Neubau eines Einfamilienhauses in Haselbach
Glasklar gelöst

Außergewöhnlich breite und hohe Glasscheiben machen ein Einfamilienhaus auf ungewöhnlichem Grundriss in der Nähe von Wien zur perfekten Aussichtsstation. Der Clou dabei: Dank eines neuartigen Fixverglasungssystems konnte auf zusätzliche Aussteifungen verzichtet werden.

Christine Ryll | be

Im nur 20 Häuser großen Ort Haselbach nahe Wien erwarb ein Bauherrenpaar ein Hanggrundstück, um sich dort niederzulassen. Den Architekten fürs Wunschhaus entdeckten sie im Nachbarort, wo ein Einfamilienhaus vom Wiener Architekten Karl Heinz Schwarz geplant worden war. Das Haus am Hang mit rund 150 m2 Wohnfläche sollte klar und einfach konzipiert sein, mit möglichst viel Massivholz als Baumaterial und sehr viel Glas für ungestörte Blicke in die Landschaft – dies setzte der Planer bereits im ersten Vorentwurf so prägnant um, dass er den Auftrag erhielt.
Konzept
Sein Konzept basiert auf drei Boxen, die wie drei Finger in die Landschaft ragen. Jede Box integriert eine andere Funktion. In der ersten wird gekocht, gegessen und gewohnt. Die zweite dient als Schlafbereich, die dritte nimmt das Büro auf bzw. das Gästezimmer. Am Rücken sind die drei Boxen durch einen Verbindungstrakt miteinander gekoppelt. In diesem Trakt befinden sich die Funktionsbereiche des Hauses wie Diele, Garderobe, Bad und WC. So ist jeder der drei Flügel eigenständig und doch tragender Bestandteil des Einfamilienhausensembles.
Am Hang suchen die drei Boxen Bodenkontakt. Richtung Tal stehen sie auf Stützen und kragen weit aus. Drei Türen – die Wohnungseingangstüre, die Schlafzimmertüre und ein Nebenausgang – führen direkt nach draußen. Den Rest des Hauses verbinden riesige Glasflächen mit der Natur. Alle Scheiben sind ausschließlich Fixverglasungen. „Das ist ungewöhnlich, aber dank einer Wohnraumlüftung sehr komfortabel“, informiert Architekt Karl Heinz Schwarz. „Alternativ hätte man an jedem Öffnungsflügel Moskitonetze anbringen müssen, da die benachbarten Bauernhöfe mit den draußen weidenden Kühen natürlich auch viele Fliegen anziehen. Das wiederum hätte den Ausblick massiv beeinträchtigt.“ So hingegen besticht das Gebäude innen wie außen durch ein Wechselspiel zwischen Holz und Glas und nicht zuletzt durch sein energetisch optimales Passivhauskonzept.

## Deine Aufgabe
Überarbeite den Abschnitt des Texts über das Haus in Haselbach, der mit „Außergewöhnlich breite und“ beginnt und bis einschließlich „Aussteifungen verzichtet werden.“ reicht. Gib ihn wieder und ersetze dabei „Glasscheiben“ durch „Glasflächen“.

## Gegebene Einträge
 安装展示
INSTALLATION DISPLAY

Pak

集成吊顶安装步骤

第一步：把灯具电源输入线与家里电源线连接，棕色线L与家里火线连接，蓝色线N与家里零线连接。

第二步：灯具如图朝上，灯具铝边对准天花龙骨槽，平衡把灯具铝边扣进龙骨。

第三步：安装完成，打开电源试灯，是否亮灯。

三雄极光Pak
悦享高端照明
...
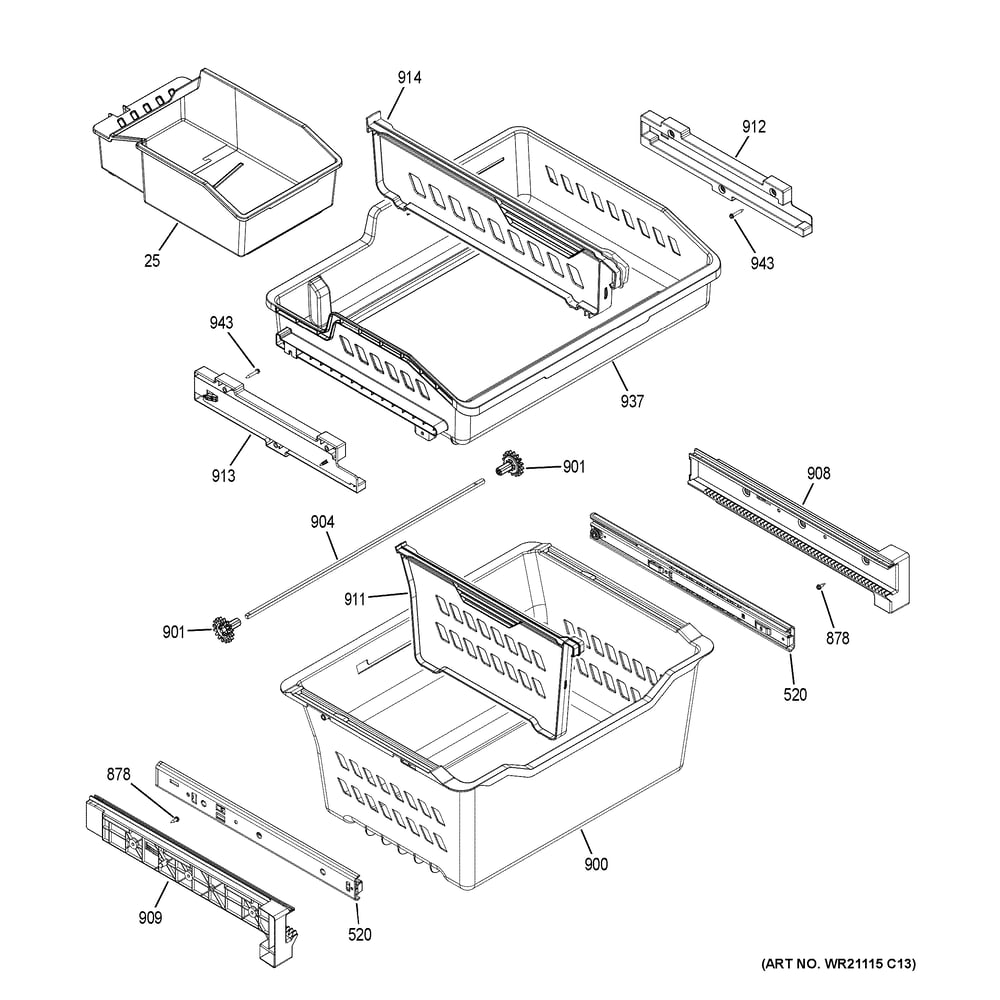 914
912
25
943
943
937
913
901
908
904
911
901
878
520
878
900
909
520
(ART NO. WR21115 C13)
--
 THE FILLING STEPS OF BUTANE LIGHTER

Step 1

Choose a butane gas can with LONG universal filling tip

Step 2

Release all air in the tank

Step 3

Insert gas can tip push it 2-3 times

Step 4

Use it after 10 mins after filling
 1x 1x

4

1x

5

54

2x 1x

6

## Lösung der Aufgabe
Außergewöhnlich breite und hohe Glasflächen machen ein Einfamilienhaus auf ungewöhnlichem Grundriss in der Nähe von Wien zur perfekten Aussichtsstation. Der Clou dabei: Dank eines neuartigen Fixverglasungssystems konnte auf zusätzliche Aussteifungen verzichtet werden.